* **The exercise**:
Please set down, word for word and with nothing added, the records from the line containing "Comparing the white" through the line containing "3.30 metres", both lines included.

* **Input for this task**:
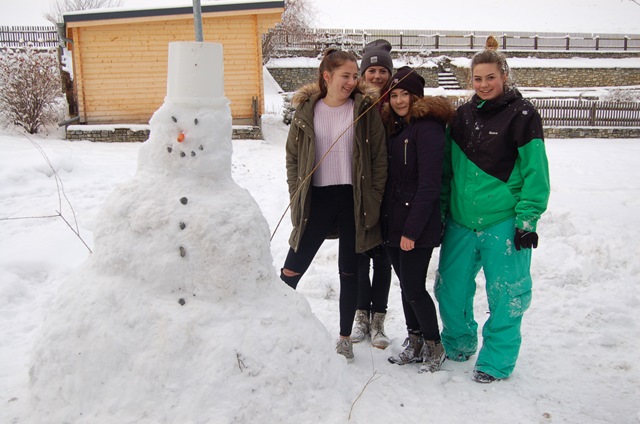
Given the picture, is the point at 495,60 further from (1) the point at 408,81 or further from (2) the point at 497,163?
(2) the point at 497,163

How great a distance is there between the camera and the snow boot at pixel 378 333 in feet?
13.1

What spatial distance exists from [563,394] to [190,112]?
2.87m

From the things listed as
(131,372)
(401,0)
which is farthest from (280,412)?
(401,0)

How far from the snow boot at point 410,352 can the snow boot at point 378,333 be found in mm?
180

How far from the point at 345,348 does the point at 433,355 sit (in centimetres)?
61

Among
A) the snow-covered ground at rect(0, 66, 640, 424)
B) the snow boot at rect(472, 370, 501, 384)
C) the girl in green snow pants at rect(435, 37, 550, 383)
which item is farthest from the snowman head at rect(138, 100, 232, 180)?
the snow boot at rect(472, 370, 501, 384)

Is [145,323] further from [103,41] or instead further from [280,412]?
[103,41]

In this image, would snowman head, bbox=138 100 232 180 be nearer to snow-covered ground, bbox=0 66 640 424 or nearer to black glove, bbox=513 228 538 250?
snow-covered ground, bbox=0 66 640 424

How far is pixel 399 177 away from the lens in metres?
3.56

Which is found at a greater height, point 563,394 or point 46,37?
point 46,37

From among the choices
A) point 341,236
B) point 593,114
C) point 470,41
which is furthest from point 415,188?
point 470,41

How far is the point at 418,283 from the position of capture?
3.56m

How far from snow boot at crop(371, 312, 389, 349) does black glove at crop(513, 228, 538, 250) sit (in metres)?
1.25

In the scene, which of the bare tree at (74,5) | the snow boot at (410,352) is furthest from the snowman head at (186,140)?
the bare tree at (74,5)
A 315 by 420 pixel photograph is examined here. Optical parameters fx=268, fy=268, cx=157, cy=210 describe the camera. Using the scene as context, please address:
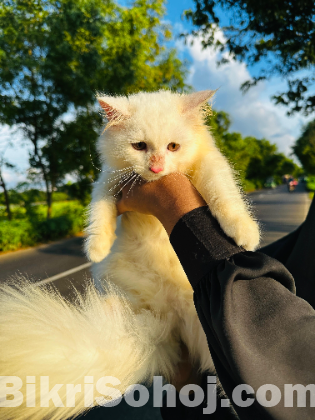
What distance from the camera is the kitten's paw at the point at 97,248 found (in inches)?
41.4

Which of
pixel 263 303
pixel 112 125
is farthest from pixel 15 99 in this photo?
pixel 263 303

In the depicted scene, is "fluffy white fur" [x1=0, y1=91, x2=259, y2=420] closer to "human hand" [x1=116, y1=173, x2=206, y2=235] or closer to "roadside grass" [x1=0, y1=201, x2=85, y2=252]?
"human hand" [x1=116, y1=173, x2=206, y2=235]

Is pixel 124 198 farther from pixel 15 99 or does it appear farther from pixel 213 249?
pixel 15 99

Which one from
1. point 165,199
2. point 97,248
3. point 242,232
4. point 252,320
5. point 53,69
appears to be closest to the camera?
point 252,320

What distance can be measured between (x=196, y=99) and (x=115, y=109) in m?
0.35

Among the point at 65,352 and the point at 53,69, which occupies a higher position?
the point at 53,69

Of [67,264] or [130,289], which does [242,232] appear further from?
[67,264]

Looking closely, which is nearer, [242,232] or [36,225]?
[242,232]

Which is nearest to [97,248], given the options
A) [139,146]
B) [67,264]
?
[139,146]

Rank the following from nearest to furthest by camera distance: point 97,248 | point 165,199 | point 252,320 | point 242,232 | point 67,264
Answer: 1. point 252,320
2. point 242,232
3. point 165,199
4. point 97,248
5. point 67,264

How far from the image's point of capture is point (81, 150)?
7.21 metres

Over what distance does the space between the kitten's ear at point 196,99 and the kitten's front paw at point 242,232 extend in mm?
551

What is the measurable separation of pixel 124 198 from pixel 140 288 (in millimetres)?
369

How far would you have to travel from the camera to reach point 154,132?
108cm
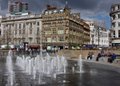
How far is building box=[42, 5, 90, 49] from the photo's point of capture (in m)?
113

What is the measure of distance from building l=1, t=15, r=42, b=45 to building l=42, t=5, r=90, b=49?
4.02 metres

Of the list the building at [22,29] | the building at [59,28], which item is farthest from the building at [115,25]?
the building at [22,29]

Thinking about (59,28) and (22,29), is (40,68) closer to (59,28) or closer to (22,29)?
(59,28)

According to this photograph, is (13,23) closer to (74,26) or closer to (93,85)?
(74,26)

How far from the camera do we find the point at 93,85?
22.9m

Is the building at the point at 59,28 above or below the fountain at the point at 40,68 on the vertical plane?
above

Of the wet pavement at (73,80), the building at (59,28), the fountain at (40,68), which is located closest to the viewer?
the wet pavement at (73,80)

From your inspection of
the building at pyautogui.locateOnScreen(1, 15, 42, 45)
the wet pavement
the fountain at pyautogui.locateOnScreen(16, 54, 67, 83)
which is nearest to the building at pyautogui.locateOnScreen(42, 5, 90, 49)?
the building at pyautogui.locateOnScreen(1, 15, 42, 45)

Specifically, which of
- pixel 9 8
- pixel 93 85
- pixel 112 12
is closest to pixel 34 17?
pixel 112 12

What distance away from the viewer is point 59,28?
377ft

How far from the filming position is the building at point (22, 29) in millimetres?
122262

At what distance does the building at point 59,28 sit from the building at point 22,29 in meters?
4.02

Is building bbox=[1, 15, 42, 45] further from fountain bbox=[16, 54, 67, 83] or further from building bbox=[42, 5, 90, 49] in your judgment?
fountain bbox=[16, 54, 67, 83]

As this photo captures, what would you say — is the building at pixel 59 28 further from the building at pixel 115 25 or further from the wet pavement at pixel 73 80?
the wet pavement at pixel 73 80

---

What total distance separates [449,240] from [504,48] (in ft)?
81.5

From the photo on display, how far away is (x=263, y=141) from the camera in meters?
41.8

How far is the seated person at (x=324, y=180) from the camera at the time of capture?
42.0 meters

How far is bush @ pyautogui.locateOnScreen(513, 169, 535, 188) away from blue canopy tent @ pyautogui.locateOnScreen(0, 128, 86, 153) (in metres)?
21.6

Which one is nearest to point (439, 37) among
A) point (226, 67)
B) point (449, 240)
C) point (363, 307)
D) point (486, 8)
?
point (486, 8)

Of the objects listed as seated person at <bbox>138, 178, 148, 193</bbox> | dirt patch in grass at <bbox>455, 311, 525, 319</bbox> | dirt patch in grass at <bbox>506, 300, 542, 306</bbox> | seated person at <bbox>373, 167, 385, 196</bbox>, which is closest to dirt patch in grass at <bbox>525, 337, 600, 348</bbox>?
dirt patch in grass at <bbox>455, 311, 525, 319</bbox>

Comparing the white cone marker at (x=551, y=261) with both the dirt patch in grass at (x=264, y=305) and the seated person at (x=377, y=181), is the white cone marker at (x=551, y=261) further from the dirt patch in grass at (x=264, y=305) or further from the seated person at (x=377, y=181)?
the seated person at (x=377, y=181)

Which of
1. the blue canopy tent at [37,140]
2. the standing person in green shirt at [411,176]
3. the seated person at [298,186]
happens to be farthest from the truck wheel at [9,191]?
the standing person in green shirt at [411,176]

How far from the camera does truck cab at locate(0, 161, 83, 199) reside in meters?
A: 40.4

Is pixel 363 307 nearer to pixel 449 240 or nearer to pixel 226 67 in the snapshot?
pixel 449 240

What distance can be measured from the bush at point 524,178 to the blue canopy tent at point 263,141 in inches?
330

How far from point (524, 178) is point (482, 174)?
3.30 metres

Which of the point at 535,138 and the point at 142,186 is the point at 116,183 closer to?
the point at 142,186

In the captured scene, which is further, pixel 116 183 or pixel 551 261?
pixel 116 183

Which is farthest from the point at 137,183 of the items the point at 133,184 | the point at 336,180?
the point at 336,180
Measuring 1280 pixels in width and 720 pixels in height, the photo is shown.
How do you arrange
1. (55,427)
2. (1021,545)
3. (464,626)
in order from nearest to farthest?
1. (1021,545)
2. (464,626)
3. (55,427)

* **Expected output**:
Comparing the white cone marker at (x=551, y=261) with both the dirt patch in grass at (x=264, y=305) and the seated person at (x=377, y=181), is the white cone marker at (x=551, y=261) further from the dirt patch in grass at (x=264, y=305) or further from the seated person at (x=377, y=181)?
the seated person at (x=377, y=181)

Which of
1. the blue canopy tent at [37,140]
2. the standing person in green shirt at [411,176]
3. the seated person at [298,186]
happens to be farthest from the truck wheel at [9,191]?
the standing person in green shirt at [411,176]

How far from the camera does truck cab at locate(0, 161, 83, 199) reside in meters?
A: 40.4

Is pixel 363 307 nearer to pixel 449 240 or nearer to pixel 226 67 in the snapshot?
pixel 449 240

What distance can be measured from the bush at point 524,178 to the blue canopy tent at point 263,141 in inches?
330

How far from point (524, 178) is point (482, 174)?
3.30 metres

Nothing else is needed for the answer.